== Entries shown

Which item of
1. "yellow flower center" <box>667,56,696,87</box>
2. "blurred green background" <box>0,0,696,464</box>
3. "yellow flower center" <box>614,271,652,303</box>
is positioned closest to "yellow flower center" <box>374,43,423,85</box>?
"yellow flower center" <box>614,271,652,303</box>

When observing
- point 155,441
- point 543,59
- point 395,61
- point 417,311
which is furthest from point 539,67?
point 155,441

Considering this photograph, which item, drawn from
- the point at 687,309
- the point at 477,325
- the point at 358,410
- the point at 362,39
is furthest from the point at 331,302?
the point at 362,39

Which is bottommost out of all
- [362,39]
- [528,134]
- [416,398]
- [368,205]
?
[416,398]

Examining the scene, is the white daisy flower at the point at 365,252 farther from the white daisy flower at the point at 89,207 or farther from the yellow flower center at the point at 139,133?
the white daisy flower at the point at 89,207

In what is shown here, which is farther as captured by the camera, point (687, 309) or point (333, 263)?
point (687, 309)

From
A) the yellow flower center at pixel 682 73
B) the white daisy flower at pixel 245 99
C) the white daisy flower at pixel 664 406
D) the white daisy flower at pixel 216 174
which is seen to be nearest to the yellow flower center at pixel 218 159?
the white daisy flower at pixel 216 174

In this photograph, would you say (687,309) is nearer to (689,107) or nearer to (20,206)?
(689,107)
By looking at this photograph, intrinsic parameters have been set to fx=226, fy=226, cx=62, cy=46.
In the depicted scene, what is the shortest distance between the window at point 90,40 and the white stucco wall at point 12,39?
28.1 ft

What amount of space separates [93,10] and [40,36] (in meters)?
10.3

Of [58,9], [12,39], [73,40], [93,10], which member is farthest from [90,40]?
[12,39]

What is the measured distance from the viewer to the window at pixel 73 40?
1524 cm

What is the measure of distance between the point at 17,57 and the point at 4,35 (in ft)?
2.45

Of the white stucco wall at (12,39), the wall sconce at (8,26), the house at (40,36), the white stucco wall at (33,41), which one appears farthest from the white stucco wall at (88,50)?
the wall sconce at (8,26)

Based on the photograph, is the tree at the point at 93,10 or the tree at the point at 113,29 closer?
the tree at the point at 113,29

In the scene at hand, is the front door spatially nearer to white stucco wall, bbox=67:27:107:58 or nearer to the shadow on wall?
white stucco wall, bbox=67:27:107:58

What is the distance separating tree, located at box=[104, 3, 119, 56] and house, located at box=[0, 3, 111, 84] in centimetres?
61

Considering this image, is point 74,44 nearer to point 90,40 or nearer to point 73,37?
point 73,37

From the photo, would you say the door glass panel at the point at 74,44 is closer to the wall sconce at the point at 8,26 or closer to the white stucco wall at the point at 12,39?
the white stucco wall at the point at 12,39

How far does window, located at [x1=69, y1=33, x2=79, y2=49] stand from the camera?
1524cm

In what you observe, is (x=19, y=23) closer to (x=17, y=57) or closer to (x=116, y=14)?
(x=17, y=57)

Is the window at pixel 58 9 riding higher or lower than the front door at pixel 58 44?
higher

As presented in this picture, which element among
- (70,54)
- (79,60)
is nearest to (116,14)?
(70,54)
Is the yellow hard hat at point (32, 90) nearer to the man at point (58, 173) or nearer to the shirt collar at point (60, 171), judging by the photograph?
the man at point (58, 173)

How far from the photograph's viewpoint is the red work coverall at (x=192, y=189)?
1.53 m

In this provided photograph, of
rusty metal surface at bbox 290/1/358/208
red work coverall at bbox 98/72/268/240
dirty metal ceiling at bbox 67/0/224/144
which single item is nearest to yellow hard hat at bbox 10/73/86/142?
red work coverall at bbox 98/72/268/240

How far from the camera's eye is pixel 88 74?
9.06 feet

====

Output the whole listing above again, word for word.

* [Answer in full]
Which item of
1. "yellow flower center" <box>667,56,696,87</box>
2. "blurred green background" <box>0,0,696,464</box>
3. "yellow flower center" <box>614,271,652,303</box>
is positioned closest to "yellow flower center" <box>374,43,423,85</box>?
"yellow flower center" <box>614,271,652,303</box>

When observing
- point 155,441
- point 543,59
- point 395,61
- point 417,311
which is furthest from point 539,67?
point 155,441

Considering this photograph, which item, drawn from
- the point at 687,309
- the point at 477,325
- the point at 358,410
- the point at 362,39
is furthest from the point at 331,302?
the point at 362,39

Which is bottommost out of all
- [362,39]
- [528,134]
- [416,398]
- [368,205]
?
[416,398]

Examining the scene, is the white daisy flower at the point at 365,252 farther from the white daisy flower at the point at 89,207 or farther from the yellow flower center at the point at 139,133?
the white daisy flower at the point at 89,207

In what is shown here, which is farther as captured by the camera, point (687, 309) or point (333, 263)?
point (687, 309)

From
A) the yellow flower center at pixel 682 73
B) the white daisy flower at pixel 245 99
C) the white daisy flower at pixel 664 406
D) the white daisy flower at pixel 216 174
which is seen to be nearest to the yellow flower center at pixel 218 159?
the white daisy flower at pixel 216 174

In this photograph, would you say (687,309) is nearer to (689,107) or nearer to (20,206)?
(689,107)
By looking at this photograph, intrinsic parameters have been set to fx=226, fy=226, cx=62, cy=46.
In the depicted scene, what is the shortest distance between the window at point 90,40 and the white stucco wall at point 12,39?
28.1 ft

What amount of space separates [93,10] and [40,36] (in meters)?
10.3

Of [58,9], [12,39], [73,40], [93,10], which member is farthest from [90,40]?
[12,39]

What is the measured distance from the viewer to the window at pixel 73 40?
1524 cm

What is the measure of distance between the point at 17,57 and the point at 4,35 (in ft)?
2.45

Of the white stucco wall at (12,39), the wall sconce at (8,26), the house at (40,36), the white stucco wall at (33,41), which one appears farthest from the white stucco wall at (88,50)?
the wall sconce at (8,26)

Based on the photograph, is the tree at the point at 93,10 or the tree at the point at 113,29 closer?
the tree at the point at 113,29

In the scene at hand, is the front door spatially nearer to white stucco wall, bbox=67:27:107:58 or nearer to the shadow on wall?
white stucco wall, bbox=67:27:107:58

What is the distance separating tree, located at box=[104, 3, 119, 56] and house, located at box=[0, 3, 111, 84] in centimetres?
61

Considering this image, is point 74,44 nearer to point 90,40 or nearer to point 73,37?
point 73,37

From the photo, would you say the door glass panel at the point at 74,44 is closer to the wall sconce at the point at 8,26 or closer to the white stucco wall at the point at 12,39?
the white stucco wall at the point at 12,39

How far does window, located at [x1=69, y1=33, x2=79, y2=49] stand from the camera?
1524cm

In what you observe, is (x=19, y=23) closer to (x=17, y=57) or closer to (x=116, y=14)?
(x=17, y=57)

Is the window at pixel 58 9 riding higher or lower than the front door at pixel 58 44?
higher

As presented in this picture, which element among
- (70,54)
- (79,60)
is nearest to (116,14)?
(70,54)
Is the yellow hard hat at point (32, 90) nearer to the man at point (58, 173) or nearer to the shirt collar at point (60, 171), judging by the photograph?
the man at point (58, 173)

How far from the photograph's viewpoint is the red work coverall at (x=192, y=189)?
1.53 m

In this provided photograph, of
rusty metal surface at bbox 290/1/358/208
red work coverall at bbox 98/72/268/240
dirty metal ceiling at bbox 67/0/224/144
which single item is nearest to yellow hard hat at bbox 10/73/86/142?
red work coverall at bbox 98/72/268/240

How far from the camera's eye is pixel 88 74?
9.06 feet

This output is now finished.